Re: [Leopold H. Fitzroy] Ölüler tekrar ölemez.

Post by GM » Sun Sep 29, 2019 12:58 pm

Yıldırım. Gök mü gürlüyor?

Şimşekler öyle sert çarpıyor ki, sanki yanına, hemen önüne düşüyorlar. İstemeden titriyorsun, vücudundaki tüm kaslar hareket etmek için yanıp tutuşuyorlar. Ne kadar süredir kendi bilincinin esirisin? Ve her şeyden önemlisi… burası neresi? Gözlerini yavaşça açıyorsun. Cennette misin? Cehennem mi yoksa burası. Mor tonlarında bir ışık gözlerini acıtmayan şekilde yeri boyuyor. Yıllardır bakmıyorsun herhangi bir yere. Görmek böyle bir şey mi? Euphrasia… nerede?

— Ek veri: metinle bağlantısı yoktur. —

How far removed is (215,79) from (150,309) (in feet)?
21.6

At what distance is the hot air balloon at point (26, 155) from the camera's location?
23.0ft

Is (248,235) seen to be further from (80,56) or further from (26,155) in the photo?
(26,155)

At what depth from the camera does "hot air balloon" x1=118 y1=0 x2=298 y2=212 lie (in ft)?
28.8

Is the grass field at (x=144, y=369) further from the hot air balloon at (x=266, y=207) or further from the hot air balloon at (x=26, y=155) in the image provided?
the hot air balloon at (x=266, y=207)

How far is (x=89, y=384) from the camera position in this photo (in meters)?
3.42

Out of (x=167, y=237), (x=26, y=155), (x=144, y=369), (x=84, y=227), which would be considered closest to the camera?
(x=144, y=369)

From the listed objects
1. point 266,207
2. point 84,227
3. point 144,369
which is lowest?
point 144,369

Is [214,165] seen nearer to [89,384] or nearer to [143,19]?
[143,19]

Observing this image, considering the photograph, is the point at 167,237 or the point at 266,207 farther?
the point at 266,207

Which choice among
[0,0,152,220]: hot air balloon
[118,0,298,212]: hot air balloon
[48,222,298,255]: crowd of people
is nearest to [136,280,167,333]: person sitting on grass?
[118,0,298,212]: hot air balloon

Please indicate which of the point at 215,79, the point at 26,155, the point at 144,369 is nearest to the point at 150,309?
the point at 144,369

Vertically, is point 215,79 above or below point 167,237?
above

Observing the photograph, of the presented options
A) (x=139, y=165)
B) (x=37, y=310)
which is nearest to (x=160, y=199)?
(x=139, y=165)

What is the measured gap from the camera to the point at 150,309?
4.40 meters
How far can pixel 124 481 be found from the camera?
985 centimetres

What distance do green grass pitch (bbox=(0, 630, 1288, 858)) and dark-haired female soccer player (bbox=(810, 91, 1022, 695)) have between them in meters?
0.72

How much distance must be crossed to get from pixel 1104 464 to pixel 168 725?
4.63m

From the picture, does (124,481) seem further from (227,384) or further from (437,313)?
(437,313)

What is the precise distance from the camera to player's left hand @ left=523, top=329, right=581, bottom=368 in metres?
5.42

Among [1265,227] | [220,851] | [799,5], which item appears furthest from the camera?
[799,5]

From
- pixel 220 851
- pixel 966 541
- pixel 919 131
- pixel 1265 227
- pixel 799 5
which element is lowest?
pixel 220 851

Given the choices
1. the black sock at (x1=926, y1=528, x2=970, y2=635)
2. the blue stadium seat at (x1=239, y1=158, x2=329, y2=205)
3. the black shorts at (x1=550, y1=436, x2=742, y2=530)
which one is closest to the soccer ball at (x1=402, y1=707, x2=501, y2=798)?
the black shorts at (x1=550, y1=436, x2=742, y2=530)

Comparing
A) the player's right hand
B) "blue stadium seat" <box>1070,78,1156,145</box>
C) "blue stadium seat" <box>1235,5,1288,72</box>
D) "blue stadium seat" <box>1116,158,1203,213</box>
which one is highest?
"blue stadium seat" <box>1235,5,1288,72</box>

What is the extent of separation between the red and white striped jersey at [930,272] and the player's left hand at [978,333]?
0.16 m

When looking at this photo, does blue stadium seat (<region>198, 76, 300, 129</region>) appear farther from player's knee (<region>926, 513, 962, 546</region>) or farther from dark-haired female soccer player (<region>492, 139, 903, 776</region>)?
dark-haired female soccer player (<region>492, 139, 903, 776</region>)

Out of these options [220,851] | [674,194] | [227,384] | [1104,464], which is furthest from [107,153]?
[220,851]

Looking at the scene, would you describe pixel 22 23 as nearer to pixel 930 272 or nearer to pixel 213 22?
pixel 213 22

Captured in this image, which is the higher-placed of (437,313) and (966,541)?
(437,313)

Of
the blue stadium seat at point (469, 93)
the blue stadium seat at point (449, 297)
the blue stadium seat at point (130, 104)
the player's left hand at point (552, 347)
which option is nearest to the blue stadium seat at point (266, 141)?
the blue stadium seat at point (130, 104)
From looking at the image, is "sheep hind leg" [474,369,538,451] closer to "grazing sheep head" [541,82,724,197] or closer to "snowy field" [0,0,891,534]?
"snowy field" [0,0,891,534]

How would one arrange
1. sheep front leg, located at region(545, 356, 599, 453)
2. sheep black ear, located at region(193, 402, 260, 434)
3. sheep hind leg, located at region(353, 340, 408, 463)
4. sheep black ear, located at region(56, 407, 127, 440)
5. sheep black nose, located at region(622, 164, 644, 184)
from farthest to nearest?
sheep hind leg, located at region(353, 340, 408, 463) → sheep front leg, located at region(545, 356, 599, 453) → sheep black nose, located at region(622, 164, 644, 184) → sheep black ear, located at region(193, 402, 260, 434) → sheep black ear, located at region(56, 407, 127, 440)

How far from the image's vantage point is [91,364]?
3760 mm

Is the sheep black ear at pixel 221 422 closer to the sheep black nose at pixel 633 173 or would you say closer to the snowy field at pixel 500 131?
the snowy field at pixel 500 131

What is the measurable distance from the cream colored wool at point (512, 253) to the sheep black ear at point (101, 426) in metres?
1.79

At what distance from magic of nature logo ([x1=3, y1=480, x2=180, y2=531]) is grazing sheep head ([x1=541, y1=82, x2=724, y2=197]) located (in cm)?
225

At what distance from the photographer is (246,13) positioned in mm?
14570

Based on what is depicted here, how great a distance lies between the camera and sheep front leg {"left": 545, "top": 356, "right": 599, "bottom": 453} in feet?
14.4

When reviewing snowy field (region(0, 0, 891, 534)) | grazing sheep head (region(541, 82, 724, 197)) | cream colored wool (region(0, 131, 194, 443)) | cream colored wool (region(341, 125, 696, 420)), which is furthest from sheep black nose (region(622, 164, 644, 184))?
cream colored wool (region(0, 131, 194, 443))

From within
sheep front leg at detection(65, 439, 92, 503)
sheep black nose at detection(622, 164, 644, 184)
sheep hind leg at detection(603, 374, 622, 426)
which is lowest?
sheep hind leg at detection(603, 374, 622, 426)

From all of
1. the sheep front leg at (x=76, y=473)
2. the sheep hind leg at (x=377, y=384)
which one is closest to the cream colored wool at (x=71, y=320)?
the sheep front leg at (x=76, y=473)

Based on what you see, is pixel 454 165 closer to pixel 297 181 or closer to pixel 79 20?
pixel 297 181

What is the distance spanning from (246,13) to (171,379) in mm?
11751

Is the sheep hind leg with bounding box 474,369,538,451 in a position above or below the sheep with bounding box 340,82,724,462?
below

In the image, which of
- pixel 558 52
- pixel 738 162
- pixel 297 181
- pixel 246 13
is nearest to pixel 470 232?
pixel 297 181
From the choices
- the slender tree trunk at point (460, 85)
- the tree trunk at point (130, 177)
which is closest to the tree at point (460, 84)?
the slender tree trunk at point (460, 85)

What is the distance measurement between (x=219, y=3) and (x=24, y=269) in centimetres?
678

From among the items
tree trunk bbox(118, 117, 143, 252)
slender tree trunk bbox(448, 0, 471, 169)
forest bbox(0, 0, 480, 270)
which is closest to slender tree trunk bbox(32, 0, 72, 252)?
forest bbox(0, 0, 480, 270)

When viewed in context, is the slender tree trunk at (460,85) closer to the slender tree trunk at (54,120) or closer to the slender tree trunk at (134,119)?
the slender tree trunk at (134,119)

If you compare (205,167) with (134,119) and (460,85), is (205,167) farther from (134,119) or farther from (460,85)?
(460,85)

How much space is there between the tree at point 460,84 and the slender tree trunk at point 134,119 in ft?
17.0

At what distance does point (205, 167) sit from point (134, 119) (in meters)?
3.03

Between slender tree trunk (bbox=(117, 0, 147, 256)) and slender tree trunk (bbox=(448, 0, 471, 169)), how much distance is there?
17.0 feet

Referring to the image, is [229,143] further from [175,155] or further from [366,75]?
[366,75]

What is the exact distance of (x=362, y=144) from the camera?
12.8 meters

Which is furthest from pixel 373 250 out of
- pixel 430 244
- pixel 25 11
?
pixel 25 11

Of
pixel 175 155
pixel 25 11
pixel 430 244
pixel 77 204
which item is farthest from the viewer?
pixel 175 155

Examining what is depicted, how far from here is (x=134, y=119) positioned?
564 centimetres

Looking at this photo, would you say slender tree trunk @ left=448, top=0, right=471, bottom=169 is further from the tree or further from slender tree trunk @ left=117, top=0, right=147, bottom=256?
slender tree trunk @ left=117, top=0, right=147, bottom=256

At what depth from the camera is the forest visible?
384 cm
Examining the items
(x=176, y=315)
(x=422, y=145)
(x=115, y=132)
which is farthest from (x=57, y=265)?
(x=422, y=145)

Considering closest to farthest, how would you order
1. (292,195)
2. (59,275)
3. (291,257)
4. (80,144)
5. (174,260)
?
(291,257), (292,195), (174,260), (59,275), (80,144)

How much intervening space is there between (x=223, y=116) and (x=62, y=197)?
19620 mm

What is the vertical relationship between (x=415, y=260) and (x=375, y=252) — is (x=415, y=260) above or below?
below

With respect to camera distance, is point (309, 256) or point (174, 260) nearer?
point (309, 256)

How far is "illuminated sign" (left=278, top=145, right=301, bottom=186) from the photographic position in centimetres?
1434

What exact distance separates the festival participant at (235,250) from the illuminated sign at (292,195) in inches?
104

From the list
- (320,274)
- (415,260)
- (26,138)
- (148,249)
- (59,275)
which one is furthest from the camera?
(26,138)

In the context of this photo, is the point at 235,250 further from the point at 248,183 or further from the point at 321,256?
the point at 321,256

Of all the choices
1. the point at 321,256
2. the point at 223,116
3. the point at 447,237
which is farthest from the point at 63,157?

Yavaşça yere bakmaya başlıyorsun tadını çıkararak. Ayakkabılarına bakıyorsun. Sana ait değiller. Bu ışıklar, yere bastığını hissedebilmek. Kollarının olduğunu hissedebilmek. Parmakların birbirine dokunuyor. Burnun koku alıyor. Nerede olduğunu düşünmeksizin milyon yıllık uykunun bitişini kutluyor beynin. Sertçe çakan bir şimşeğin ardından kendine geliyorsun rüyalar aleminden kurtulup. Yer altında bir mahzende olduğunu şarap kokusundan anlıyorsun ama… Her şey bu kadar basit değil. Neyse ki güzel bir şarap kokusu alıyorsun. En önemlisi ise, ciğerlerin hiç acımıyor. Afyonun etkisinde değilsin. Zihnin berrak bir deniz gibi.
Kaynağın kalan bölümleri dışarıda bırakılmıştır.